--- start of TEXT SHOWN ---
Corrosion of zinc in the alkaline electrolyte affects both, primary and secondary zinc-air batteries, because zinc has a more negative reduction potential than hydrogen. This leads to evolution of hydrogen gas on the surface of the zinc particles. The hydrogen evolution reaction is expressed by Equation (1).
Zn + 2 H 2 O Zn ( OH ) 2 + H 2
Hydrogen evolution is an unwanted side reaction during discharge and during storage in the alkaline electrolyte. As a result, zinc is partially consumed during shelf life, i.e., the electrochemical efficiency is reduced [11,13].
One measure to overcome this problem is alloying of zinc. Lee et al. [24] demonstrated that alloying Zn with 2.5% indium and 7.5% nickel is favorable to raise the hydrogen overpotential and reduce the hydrogen evolution. However, alloying elements such as Pb, Ca, Hg, or Bi have also shown their ability to reduce the hydrogen evolution reaction [2,25]. In particular Bi is used as alloying element due to its higher environmental compatibility compared to Pb. Moreover, Zhang et al. [26] were able to show by adding Bi to zinc electrodes that the discharge capacity was increased due to an electronic network caused by the dispersed metallic Bi particles. Another promising strategy for minimizing self-discharge is the coating of zinc particles. Schmid et al. [27] applied a silica shell on zinc particles by chemical vapor deposition, resulting in a 20 nm thick Zn2SiO4 layer. This layer improved the discharge capacity of zinc due to reduced passivation and corrosion. Cho et al. [28] prepared zinc particles with a Li2O-2B2O3 coating, thus increasing discharge capacity and decreasing the hydrogen evolution reaction. Lee et al. [29] found that zinc particles with an Al2O3 coating were significantly more resistant to hydrogen evolution reaction than uncoated zinc particles mixed with Al2O3 powder.
--- end of TEXT SHOWN ---
EXERCISE TASK A:
Answer these questions from the passage on zinc corrosion, one line each:
(i) What property of zinc relative to hydrogen causes it to corrode in the alkaline electrolyte?
(ii) What layer, and how thick, resulted from the silica shell that Schmid et al. applied to zinc particles?
(iii) Why is Bi used as an alloying element instead of Pb?
EXERCISE TASK B: Rewrite the paragraph in the passage on zinc corrosion that begins "One measure to overcome this problem" as a bulleted list, keeping its main facts.
--- start of MATERIAL PROVIDED ---
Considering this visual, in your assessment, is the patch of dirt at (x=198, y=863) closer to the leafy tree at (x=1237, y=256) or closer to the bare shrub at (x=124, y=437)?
--- end of MATERIAL PROVIDED ---
WORKED ANSWER A:
(i) Zinc has a more negative reduction potential than hydrogen.
(ii) A 20 nm thick Zn2SiO4 layer.
(iii) Bi has higher environmental compatibility than Pb.

WORKED ANSWER B:
- Alloying zinc is one way to reduce hydrogen evolution.
- Lee et al. showed that alloying Zn with 2.5% indium and 7.5% nickel raises the hydrogen overpotential and reduces hydrogen evolution.
- Pb, Ca, Hg, and Bi also reduce hydrogen evolution as alloying elements.
- Bi is preferred over Pb because of its higher environmental compatibility.
- Zhang et al. found that adding Bi to zinc electrodes increased discharge capacity through an electronic network of dispersed metallic Bi particles.
- Coating zinc particles is another promising way to minimize self-discharge.
- Schmid et al. used chemical vapor deposition to apply a silica shell, forming a 20 nm thick Zn2SiO4 layer that improved discharge capacity by reducing passivation and corrosion.
- Cho et al. coated zinc particles with Li2O-2B2O3, which increased discharge capacity and decreased hydrogen evolution.
- Lee et al. found that Al2O3-coated zinc particles resisted hydrogen evolution significantly better than uncoated zinc particles mixed with Al2O3 powder.